Os santos vivem e agem como tais. Às vezes nos deixam suas experiências em textos preciosos, outras vezes em palavras simples que não expressam bem toda riqueza de onde brotaram. Assim, me parece, foi o caso com Dom Luciano. O que torna mais difícil dizer algo sobre ele sem pecar por insuficiência. Agravada pelo fato de ser um olhar subjetivo sobre sua vida. E que pede complementações. De qualquer modo, vejo-o, sobretudo, sob três aspectos: o cristão, o jesuíta, o pastor.

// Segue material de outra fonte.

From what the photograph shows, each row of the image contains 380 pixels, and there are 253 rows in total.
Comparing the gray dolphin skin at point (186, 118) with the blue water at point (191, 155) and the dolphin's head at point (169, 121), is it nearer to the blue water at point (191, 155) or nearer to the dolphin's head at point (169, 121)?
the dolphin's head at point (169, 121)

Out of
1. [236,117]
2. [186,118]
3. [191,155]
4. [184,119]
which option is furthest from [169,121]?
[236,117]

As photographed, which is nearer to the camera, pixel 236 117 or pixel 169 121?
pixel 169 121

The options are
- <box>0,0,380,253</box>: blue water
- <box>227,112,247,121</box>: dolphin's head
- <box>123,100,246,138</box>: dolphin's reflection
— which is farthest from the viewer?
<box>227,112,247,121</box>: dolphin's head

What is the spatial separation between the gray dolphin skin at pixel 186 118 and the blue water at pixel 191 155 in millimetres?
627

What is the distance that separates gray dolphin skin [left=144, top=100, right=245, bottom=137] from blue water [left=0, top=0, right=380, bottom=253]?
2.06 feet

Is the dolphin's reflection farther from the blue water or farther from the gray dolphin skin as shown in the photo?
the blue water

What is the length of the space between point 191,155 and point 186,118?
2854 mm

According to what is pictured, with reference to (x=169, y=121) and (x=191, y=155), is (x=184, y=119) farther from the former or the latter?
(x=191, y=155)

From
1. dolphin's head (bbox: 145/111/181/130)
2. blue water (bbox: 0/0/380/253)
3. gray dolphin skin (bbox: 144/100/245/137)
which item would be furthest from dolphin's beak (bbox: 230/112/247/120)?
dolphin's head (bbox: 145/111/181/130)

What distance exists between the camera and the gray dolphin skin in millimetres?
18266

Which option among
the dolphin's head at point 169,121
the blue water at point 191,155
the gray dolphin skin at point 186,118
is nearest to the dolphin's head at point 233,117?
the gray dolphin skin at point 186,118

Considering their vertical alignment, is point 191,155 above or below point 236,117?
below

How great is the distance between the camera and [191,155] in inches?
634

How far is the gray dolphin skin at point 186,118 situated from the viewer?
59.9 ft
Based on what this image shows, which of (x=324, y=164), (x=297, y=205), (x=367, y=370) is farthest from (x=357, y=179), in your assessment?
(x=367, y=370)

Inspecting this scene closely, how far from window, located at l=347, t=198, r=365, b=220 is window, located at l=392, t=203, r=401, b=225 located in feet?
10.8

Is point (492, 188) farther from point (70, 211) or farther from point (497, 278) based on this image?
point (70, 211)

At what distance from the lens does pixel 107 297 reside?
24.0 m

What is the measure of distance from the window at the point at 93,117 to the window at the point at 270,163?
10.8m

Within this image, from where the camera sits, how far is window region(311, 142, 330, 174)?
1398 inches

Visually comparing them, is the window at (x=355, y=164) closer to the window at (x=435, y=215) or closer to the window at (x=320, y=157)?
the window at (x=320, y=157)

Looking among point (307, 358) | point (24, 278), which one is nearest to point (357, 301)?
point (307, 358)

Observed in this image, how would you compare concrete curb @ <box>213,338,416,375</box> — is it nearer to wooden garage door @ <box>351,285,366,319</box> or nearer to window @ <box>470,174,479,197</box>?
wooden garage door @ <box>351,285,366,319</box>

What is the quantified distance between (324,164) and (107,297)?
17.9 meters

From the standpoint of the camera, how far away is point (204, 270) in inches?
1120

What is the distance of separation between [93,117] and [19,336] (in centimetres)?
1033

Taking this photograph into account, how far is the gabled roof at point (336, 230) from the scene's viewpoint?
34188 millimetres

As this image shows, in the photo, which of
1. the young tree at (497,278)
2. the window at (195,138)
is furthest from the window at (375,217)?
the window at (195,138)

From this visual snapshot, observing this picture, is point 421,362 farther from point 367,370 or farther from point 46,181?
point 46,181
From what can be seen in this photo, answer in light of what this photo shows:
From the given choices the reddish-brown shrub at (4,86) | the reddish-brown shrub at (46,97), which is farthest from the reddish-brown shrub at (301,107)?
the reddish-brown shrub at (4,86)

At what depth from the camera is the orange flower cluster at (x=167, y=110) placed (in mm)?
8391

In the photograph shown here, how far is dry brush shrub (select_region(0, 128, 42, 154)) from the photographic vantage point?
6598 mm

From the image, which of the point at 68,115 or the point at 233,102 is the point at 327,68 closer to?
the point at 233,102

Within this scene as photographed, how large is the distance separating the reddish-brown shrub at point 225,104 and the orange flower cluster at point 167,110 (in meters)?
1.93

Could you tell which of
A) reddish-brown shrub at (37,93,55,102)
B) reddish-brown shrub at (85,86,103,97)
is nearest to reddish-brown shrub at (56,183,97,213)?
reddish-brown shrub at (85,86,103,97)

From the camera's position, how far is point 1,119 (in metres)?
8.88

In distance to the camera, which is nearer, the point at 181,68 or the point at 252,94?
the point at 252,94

O CRISTÃO. Luciano foi um homem de fé. Uma fé que não consistiu apenas em manter uma visão religiosa da vida, recebida da família e confirmada na escola, mas em estruturar toda a sua existência em torno de Deus, revelado na pessoa de Jesus Cristo. Viver na terra os valores do céu, atestar com a própria vida a realidade transcendente de Deus, demonstrar sua existência por trilhar caminhos inacessíveis ou mesmo contrários à mera lógica humana, não é isto ter fé? Tarefa difícil vivida na simplicidade do cotidiano, nos gestos de caridade desapercebidos pelos demais, na renúncia a si próprio para beneficiar o próximo. No fundo, a fé é um risco e ser cristão é lançar-se numa aventura. Não o sentimos porque ficamos a meio caminho, contentamo-nos com o mínimo, reduzimos a mensagem de Cristo. Luciano não. Quis correr a aventura sem fazer concessões. Investiu a realidade mais nobre do ser humano, a saber, sua liberdade, no seguimento real de Jesus Cristo. Através de suas opções diárias foi construindo sua pessoa, ao longo de sua vida, como alguém que viveu para os outros. Descentrado de si mesmo, como o foi Jesus Cristo, perdendo conscientemente as oportunidades que a vida lhe oferecia, mas crescendo em sensibilidade, preocupação, amor e ajuda concreta aos que o procuravam. Ter fé é também experimentar Deus de dentro, captar sua força, desfrutar certezas divinas, percebê-lo como alguém e não como mais uma palavra. Luciano viveu com autenticidade a aventura cristã. Sua existência foi um testemunho patente de que Cristo vive e atua entre nós. Poderia o cristianismo sobreviver apenas com suas doutrinas, com suas instituições, com suas conquistas passadas? Não se tornaria com o tempo apenas um bem cultural da humanidade? Nossa fé necessita da fé vivida dos santos, que nos convencem, estimulam e orientam. Só Deus sabe como o cristão Luciano foi decisivo e importante para tanta gente!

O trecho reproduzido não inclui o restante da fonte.